**Görev A**: Arabamı Sür filmini anlatan yazıya göre filmin uyarlandığı öykü hangi kitapta yer alıyor?
**Görev B**: Arabamı Sür filmini anlatan yazıyı son cümlesinden sonra sürdürün.

**Belge alıntısı**:
/---
Arabamı Sür

Ülkemizde de çok okunan, 1986’dan beri Amerika’da yaşayan Japon yazar, 1949 doğumlu Haruki Murakami, en çok Sahilde Kafka, İmkansızın Şarkısı, Sputnik Sevgilim, Kumandanı Öldürmek ve 1q84 gibi kitaplarıyla tanınıyor. Bu filmin uyarlandığı aynı adlı öykü ise Kadınsız Erkekler kitabında yer alıyor.

Usta yazar Anton Çehov’un Vanya Dayı oyununu merkezi bir noktaya koyan bu öykü, onu uyarlayarak filmi çeken 1978 doğumlu yönetmen Ryûsuke Hamaguchi’ye tiyatro sahnesini kullanma olanağı tanıyor.

Film ve tiyatro eğitimi alırken filmler çeken, uluslararası alanda adını, hem oyuncularına hem kendisine ödüller kazandıran 2015’te çektiği Mutlu Saat’le duyuran, 2018’de çektiği Uyumak Uyanmak’la ödül alamasa da çeşitli festivallerde yarışan, bu yıl çektiği iki filmden diğeri Çarkıfelek’le Berlin ve Chicago’dan ödüller almayı başaran Hamaguchi, hepsinden öte Cannes’da en iyi senaryo ve uluslararası eleştirmenler ödülü dahil birçok festivalden ödüller alarak çekiciliğini artıran bu son filmini ise başka bir heyecanla çekmiş belli ki…

Ünlü bir tiyatro yönetmeni olan Yusuke, kendisini genç bir oyuncuyla aldattığını öğrendiği, ama yüzleşmemeye karar vermişken ölüm haberiyle sarsıldığı karısının yokluğunu daha atlatamamışken, Çehov’un Vanya Dayı oyununu sahnelemek üzere Hiroşima’daki bir festivalden davet alır. Provalar sırasında kendisine şoförlük etmesi için genç bir kız görevlendirilen adam, Misaki’yle en derin sırlarını karşılıklı anlattıkları, her türlü acıyı paylaşarak hafiflettikleri yolculuklarının yanı sıra, kendisinin oynamayı düşündüğü baş rolü karısının sevgilisine verdiği oyunun çalışmalarını da sürdürür.
\---
**Aşağıdaki veriler**:
/---
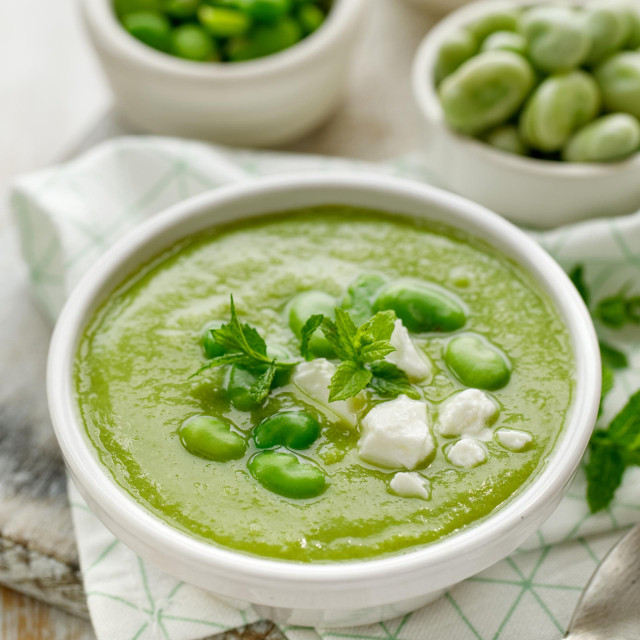 Broad bean soup with fresh mint and feta cheese in a white bowl on a wooden table. Healthy and delicious vegetarian food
\---
**Görev sonucu A**: Öykü, Haruki Murakami'nin Kadınsız Erkekler kitabında yer alıyor.

**Görev sonucu B**:
Bu konu çerçevesinde ilerleyen filmin, her şeyden önce iki temel açmazı ya da güzelliği var, onları belirteyim: Çok uzun bir film, tam üç saat sürüyor, salona girmeden bunu hesap edin. Bütün sahneler çok ağır, çok yavaş, adım adım ilerliyor, bitmek bilmiyor, bunları da göz önüne alın.

Film bu özelliklerine rağmen, unutulmaz anlar içeriyor. Tek başına ya da karşılıklı nice sahne var ki yüreğinize değiyor. Nerdeyse her dakikasında, aldatılma, affetme, kederlenme, gerçekleşme, deneyimleme, olgunlaşma, söyleyememe, yüzleşme, intikam alma, pişman olma gibi ortak duygular, kolay gibi gözükse de çok katmanlı bir akışla karşımıza geliyor, kendiliğinden bir iç dökmeyle yavaş yavaş ortaya seriliyor.

İnsanların iyi veya kötü değil, olguların siyah veya beyaz değil, ikisinden de biraz biraz içeren çok renkli bir yapı olduğu, hayatın hepsini anlayabilme becerisi talep etiği, özellikle oyuncuların yaşarmışçasına canlandırdıkları kişilikler sayesinde gösteriliyor.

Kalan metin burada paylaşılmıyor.